PROBLEM TO SOLVE ▸ Copy the stretch from the line containing "Inspecting the photograph" through the line containing "B) pixel 213 115", swapping "camera distance" for "distance from the camera" and changing nothing else. Leave the pictures out.

DATASET RECORDS ▸
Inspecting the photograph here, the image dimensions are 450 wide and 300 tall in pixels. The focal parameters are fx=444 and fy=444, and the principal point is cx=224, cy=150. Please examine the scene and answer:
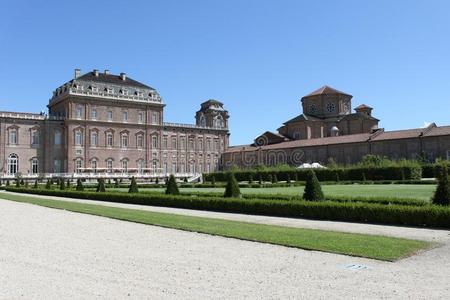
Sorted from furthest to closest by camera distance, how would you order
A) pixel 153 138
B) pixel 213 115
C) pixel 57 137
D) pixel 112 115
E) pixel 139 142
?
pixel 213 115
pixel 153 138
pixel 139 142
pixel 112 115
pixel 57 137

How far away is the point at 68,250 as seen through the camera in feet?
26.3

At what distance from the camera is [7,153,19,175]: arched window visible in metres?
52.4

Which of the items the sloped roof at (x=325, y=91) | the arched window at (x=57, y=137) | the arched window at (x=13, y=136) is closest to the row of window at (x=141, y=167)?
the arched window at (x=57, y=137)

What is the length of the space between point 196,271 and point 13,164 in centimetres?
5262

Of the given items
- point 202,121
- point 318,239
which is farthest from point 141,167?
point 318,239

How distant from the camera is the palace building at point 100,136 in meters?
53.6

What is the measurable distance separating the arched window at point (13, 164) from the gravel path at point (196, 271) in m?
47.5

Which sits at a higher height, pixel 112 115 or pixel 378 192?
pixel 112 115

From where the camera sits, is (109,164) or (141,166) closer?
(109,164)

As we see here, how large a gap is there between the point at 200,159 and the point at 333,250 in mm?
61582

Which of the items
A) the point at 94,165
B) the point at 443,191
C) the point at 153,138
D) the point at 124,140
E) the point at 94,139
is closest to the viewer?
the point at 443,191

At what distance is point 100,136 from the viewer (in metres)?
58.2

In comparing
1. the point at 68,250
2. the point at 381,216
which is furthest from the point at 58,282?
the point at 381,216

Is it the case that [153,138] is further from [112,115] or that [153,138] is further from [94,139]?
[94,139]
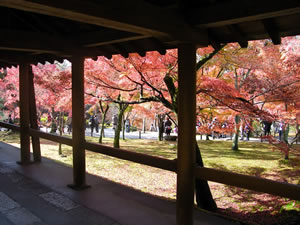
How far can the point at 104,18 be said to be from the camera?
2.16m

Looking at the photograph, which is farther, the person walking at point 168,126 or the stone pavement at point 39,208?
--
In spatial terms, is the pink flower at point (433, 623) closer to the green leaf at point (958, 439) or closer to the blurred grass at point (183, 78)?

OUTPUT FOR THIS TASK ▸
Inspecting the photograph here, the image dimensions are 450 wide and 300 tall in pixels. The focal parameters are fx=444 and fy=444, and the principal point is cx=224, cy=150. Please examine the scene and answer:
Sorted from furthest to closest by distance from the camera, how would you order
A) pixel 153 138
B) pixel 213 115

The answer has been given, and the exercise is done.